İlk defa bunu yapan kişi ben olmak istiyorum : Kaynım bana kaydıııı.
Ama şu an şahsi favorim : Leeeeet the sunshinee leet the sunshine IN !
Peki neden yaz gecesi ruhu?
Gece, günün en büyülü saatleri değil midir? Gündüzün kaosundan sıyrıldığın, kendinle baş başa kaldığın, maskelerini indirme şansına sahip olduğun, kalabalıklarından arındığın saatler.
Her şeyi yapabilirmiş, herkese ulaşabilirmiş gibi hissettiğin, varolmaktan en çok keyif aldığın dakikalar.

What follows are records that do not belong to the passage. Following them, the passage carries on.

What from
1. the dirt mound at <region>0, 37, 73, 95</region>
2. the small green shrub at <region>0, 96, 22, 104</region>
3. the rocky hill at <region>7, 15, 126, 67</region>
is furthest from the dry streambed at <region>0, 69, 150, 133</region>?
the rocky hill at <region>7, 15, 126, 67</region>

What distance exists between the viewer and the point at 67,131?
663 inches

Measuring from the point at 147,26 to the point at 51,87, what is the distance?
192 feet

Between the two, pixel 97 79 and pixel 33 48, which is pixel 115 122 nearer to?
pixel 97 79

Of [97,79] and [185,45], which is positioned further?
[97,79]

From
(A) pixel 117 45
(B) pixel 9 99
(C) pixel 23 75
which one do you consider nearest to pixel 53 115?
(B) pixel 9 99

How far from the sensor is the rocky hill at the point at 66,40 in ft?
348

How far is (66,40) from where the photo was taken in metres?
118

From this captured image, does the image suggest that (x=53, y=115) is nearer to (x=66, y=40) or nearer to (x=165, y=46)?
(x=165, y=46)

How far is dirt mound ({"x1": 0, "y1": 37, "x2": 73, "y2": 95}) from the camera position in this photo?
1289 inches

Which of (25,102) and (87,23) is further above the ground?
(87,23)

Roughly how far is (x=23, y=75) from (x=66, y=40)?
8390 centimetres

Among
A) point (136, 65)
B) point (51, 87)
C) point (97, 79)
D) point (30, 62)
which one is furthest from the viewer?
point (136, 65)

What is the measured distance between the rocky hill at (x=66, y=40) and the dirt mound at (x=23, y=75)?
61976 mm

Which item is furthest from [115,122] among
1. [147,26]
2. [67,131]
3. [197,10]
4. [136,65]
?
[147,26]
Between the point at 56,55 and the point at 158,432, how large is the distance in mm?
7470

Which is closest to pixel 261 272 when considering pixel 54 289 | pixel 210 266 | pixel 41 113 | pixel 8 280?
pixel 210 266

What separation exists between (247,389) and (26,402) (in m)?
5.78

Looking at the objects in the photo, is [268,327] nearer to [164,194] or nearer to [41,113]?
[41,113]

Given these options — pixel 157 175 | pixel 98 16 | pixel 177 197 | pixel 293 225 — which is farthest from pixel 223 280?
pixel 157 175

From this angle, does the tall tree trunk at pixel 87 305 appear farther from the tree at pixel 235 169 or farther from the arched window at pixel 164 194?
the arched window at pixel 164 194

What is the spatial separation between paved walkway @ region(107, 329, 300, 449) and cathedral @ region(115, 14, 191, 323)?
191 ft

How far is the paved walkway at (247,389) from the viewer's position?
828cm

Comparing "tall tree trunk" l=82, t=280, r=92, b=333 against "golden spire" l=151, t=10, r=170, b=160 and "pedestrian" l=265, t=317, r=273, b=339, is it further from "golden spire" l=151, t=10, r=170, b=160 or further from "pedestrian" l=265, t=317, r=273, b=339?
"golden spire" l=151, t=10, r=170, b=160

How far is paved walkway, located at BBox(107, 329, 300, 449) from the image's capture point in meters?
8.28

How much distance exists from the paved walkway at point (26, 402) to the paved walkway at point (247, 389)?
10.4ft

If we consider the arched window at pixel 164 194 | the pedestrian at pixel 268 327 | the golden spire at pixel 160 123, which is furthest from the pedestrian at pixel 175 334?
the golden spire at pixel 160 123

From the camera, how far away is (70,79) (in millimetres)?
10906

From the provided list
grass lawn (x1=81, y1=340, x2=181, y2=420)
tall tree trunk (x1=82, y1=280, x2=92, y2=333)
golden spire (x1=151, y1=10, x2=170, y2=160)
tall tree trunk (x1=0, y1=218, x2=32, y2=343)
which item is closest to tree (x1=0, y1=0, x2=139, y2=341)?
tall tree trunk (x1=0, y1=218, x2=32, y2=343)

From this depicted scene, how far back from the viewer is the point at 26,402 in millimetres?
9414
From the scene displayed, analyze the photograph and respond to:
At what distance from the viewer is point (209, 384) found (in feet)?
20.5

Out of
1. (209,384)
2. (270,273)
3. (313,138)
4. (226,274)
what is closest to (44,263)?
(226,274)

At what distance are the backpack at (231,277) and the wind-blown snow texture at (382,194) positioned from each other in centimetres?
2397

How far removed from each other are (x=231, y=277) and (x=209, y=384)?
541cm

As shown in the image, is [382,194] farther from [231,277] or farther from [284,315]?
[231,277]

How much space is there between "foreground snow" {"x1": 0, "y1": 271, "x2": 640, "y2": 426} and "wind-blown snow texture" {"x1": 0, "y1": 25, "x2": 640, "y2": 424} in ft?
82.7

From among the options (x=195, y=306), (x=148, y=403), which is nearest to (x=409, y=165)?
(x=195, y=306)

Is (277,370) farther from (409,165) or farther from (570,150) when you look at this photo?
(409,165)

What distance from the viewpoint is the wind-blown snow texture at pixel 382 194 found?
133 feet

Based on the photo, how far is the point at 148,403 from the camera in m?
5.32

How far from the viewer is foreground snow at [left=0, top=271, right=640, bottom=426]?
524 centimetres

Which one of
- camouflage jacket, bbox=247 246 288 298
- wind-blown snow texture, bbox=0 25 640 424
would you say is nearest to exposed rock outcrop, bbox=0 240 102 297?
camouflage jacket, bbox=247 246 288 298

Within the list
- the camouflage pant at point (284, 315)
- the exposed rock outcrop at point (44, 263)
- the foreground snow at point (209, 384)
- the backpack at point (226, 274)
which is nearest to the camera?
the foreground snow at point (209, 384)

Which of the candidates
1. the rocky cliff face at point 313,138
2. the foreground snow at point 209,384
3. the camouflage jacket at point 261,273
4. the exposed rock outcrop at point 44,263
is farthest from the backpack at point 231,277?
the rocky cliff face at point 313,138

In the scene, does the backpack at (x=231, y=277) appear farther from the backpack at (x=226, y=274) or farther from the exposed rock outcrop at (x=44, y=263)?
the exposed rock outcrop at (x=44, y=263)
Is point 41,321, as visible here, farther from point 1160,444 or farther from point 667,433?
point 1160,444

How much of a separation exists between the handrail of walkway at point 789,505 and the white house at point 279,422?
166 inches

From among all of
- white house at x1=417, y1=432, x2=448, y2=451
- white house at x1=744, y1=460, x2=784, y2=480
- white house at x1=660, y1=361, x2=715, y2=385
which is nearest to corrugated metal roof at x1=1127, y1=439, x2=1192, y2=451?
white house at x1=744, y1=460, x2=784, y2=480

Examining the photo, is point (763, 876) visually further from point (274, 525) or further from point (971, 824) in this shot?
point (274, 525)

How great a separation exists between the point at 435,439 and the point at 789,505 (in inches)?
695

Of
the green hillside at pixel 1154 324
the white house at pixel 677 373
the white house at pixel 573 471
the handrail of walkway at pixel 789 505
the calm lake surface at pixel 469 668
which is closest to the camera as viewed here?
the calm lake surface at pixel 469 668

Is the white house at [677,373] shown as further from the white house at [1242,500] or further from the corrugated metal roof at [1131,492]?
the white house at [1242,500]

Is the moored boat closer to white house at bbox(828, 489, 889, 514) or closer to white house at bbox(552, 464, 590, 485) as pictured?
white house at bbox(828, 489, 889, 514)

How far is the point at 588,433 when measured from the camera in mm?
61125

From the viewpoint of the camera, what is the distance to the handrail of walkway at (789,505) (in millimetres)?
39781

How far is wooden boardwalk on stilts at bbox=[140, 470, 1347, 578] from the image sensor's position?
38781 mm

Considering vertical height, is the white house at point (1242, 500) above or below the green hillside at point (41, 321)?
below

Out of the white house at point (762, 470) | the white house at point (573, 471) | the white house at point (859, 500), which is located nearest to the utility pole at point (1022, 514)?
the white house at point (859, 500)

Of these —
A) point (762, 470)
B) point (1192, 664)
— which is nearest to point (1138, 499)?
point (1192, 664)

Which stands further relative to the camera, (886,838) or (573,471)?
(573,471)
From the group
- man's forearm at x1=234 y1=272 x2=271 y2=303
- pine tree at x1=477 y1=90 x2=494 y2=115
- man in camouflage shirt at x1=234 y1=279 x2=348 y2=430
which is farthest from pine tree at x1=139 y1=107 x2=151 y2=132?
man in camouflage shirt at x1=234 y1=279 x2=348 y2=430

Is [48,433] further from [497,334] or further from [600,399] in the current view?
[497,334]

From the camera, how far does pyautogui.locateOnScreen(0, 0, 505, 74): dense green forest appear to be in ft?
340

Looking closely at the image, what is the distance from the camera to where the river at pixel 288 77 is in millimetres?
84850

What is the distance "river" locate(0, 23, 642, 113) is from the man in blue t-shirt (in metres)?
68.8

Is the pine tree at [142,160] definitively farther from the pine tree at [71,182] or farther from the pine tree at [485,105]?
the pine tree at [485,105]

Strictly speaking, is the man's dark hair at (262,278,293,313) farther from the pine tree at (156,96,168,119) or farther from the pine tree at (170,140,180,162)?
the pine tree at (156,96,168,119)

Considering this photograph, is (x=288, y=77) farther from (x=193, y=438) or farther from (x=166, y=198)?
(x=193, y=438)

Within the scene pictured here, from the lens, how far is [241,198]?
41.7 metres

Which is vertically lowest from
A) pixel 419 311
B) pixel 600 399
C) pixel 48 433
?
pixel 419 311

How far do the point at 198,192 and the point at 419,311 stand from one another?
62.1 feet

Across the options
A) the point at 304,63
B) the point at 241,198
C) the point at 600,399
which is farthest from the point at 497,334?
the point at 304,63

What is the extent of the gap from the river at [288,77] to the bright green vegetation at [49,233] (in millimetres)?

Kendi dünyanda ördüğün ince bir duvarın ardında gerçek dünyayı kısa bir süre için geride bıraktığın, yalnız kalabildiğin, dünyanın aslında sadece sen olduğunu en iyi anladığın saniyeler.
Bu büyülü araf en çok da yazın bulur beni. Bu blog da bir yaz gecesi doğmadı mı zaten?
Şimdi söyle, yaz gecesi ruhunu sen de hissetmedin mi hiç?